[Kutipan Sumber]
══════

MEDAN, SUMUTPOS.CO -Setiap Presiden memiliki gaya kepemimpinan berbeda, dan menjadi kewajiban protokol untuk memahami dan menyesuaikan diri. Tujuannya agar protokol bisa memberi pelayanan yang baik, sehingga tugas kenegaraan bisa berjalan baik dan lancar.
“Gaya kepemimpinan Pak Jokowi tentu berbeda dengan Pak SBY, berbeda dengan Bu Mega, dan Presiden lainnya,” ungkap Kabiro Protokol Sekertariat Presiden RI Ari Setiawan, saat berbagi pengalaman dan tips kepada para protokol se-Sumatera Utara (Sumut), Selasa (12/9) malam.
Hal itu disampaikanya dalam acara Sosialisasi Peningkatan Pelayanan Keprotokolan Lingkup Kabupaten/Kota se Provinsi Sumut di Fave Hotel Jalan S Parman Medan, 12-14 September 2017. Pada acara itu, hadir Plt Sekda Sumut Ibnu S Hutomo, Kabiro Humas dan Keprotokolan Ilyas S Sitorus, serta Kabag Keprotokolan Setda Sumut Moetaqien Hasrimy.
Pak Harto misalnya, lanjut Ari, seorang militer memiliki wibawa dan pendiam. Pak Habibie seorang teknokrat, yang lama di luar negeri dan tidak terlalu kaku dalam hal Keprotokolan. “Sementara pada era Gus Dur, istana begitu terbuka, siapapun boleh ke istana, bahkan dengan memakai sendal,” beber pria yang telah berpengalaman puluhan tahun sebagai protokol di Istana Negara itu.
Lebih lanjut Ari mengatakan, setiap pemimpin memang punya gaya dan cara mengambil keputusan. “Namun bukan Presiden yang menyesuaikan dengan budaya istana, justru kami yang harus bisa merubah gaya, menyesuaikan dengan Presiden. Tujuannya agar beliau tidak perlu habis waktu beradaptasi dan bisa fokus bertugas memimpin negara,” katanya.
Ari kemudian banyak bercerita tentang kebiasaan keprotokolan pada masa kepemimipinan Presiden Jokowi, yang banyak dipengaruhi latar belakang sang Presiden. Misalnya setiap kunjungan ke daerah, Jokowi melarang banyak pejabat menjemputnya di bandara, maksimal hanya 5 pejabat, didampingi istri masing-masing. Beliau dulunya pengusaha, kata Ari, suka yang praktis dan efisien. Jokowi menurutnya, tidak mau banyak pejabat yang hadir justru mengganggu tugas-tugas pelayanannya di daerah.

══════

[Yang Ditanyakan]
1. Jawab pertanyaan berikut berdasarkan berita tentang keprotokolan presiden:
(a) Di hotel mana acara sosialisasi keprotokolan itu diadakan?
(b) Paling banyak berapa pejabat yang boleh menjemput Jokowi di bandara?
(c) Menurut Ari, seperti apa istana pada era Gus Dur?
2. Sebutkan semua presiden yang namanya disebut dalam berita tentang keprotokolan presiden.
3. Teruskan berita tentang keprotokolan presiden itu, mulai setelah kalimat terakhirnya.
Baris-baris ini tidak dipakai dalam latihan ini.

[Rangkaian baris]
══════

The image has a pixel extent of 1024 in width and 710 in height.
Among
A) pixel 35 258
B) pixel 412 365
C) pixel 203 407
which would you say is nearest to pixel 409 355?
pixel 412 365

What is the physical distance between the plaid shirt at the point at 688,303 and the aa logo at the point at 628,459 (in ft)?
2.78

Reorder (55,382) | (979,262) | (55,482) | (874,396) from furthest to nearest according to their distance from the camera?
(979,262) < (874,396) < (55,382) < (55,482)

══════

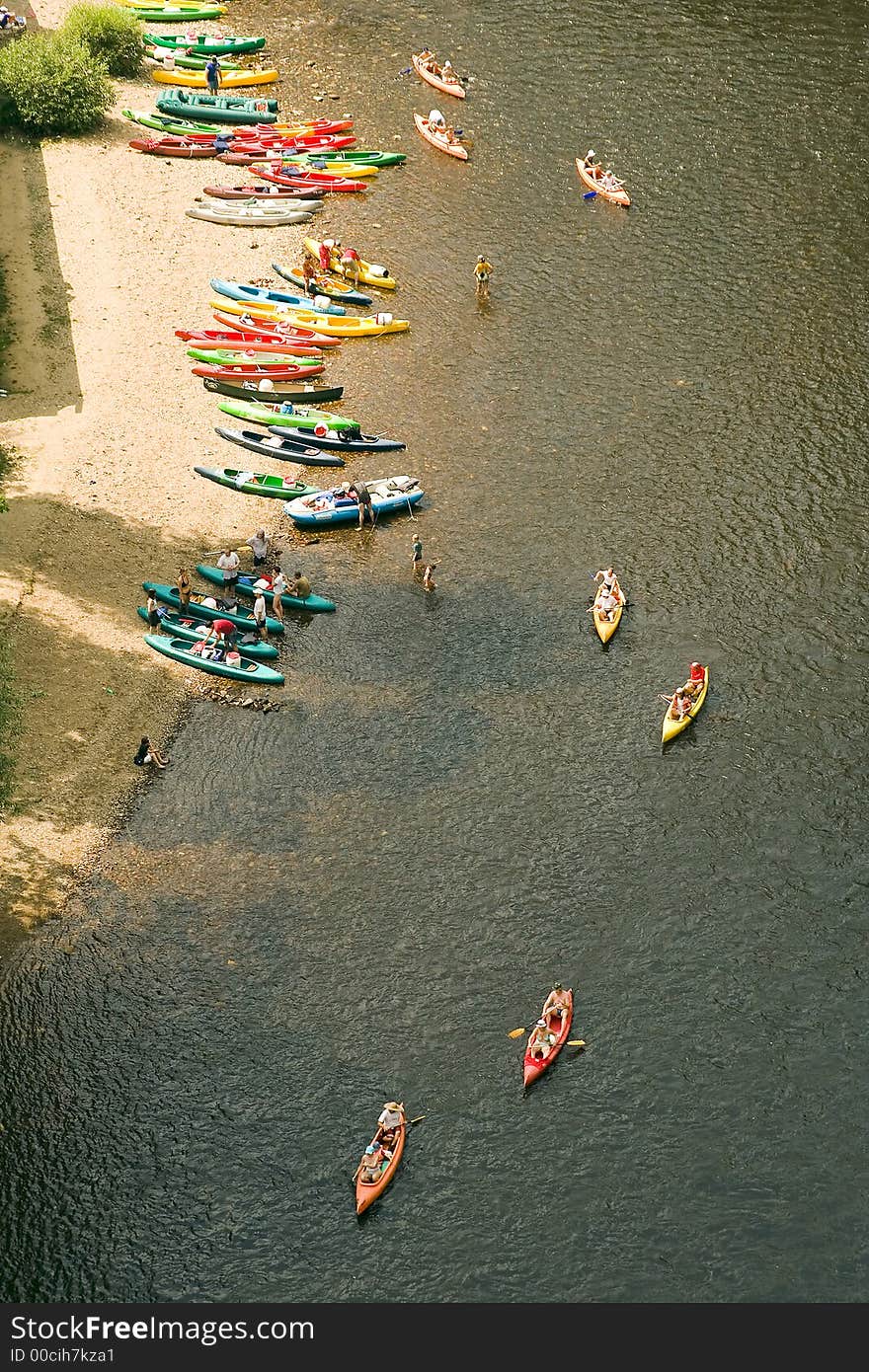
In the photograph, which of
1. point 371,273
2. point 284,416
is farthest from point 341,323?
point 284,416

══════

[Kunci Jawaban]
1.
(a) Di Fave Hotel Jalan S Parman Medan.
(b) Paling banyak 5 pejabat, masing-masing didampingi istrinya.
(c) Istana begitu terbuka. Siapa pun boleh datang ke istana, bahkan dengan memakai sendal.

2. Pak Jokowi, Pak SBY, Bu Mega, Pak Harto, Pak Habibie, Gus Dur

3.
Lebih jauh Ari mengatakan, dalam setiap acara yang digelar, protokol diibaratkan sebagai seorang dirijen orkestra. Perencanaan merupakan hal yang sangat penting. “Demikian juga kesiapan diri sebagai protokol, harus siap mental, rapi berpakaian, kebersihan, sol sepatu bahkan sangat menentukan. Protokol harus wangi dan menguasai medan, tau di mana tempat makan, kamar kecil, dan lainnya,” jelas Ari.
Selain berbagi pengalaman selama puluhan tahun sebagai protokol di Istana Negara, Ari juga memberi motivasi kepada para protokol di daerah untuk tidak bosan belajar dan bekerja dengan ikhlas. Bekerja sebagai protokol menurutnya merupakan pengalaman yang sangat berharga. “Biasanya kalau sudah pernah menjadi protokol, orangnya sudah teruji, dan bisa jadi modal untuk berkarir dan bertugas di mana pun,” jelasnya.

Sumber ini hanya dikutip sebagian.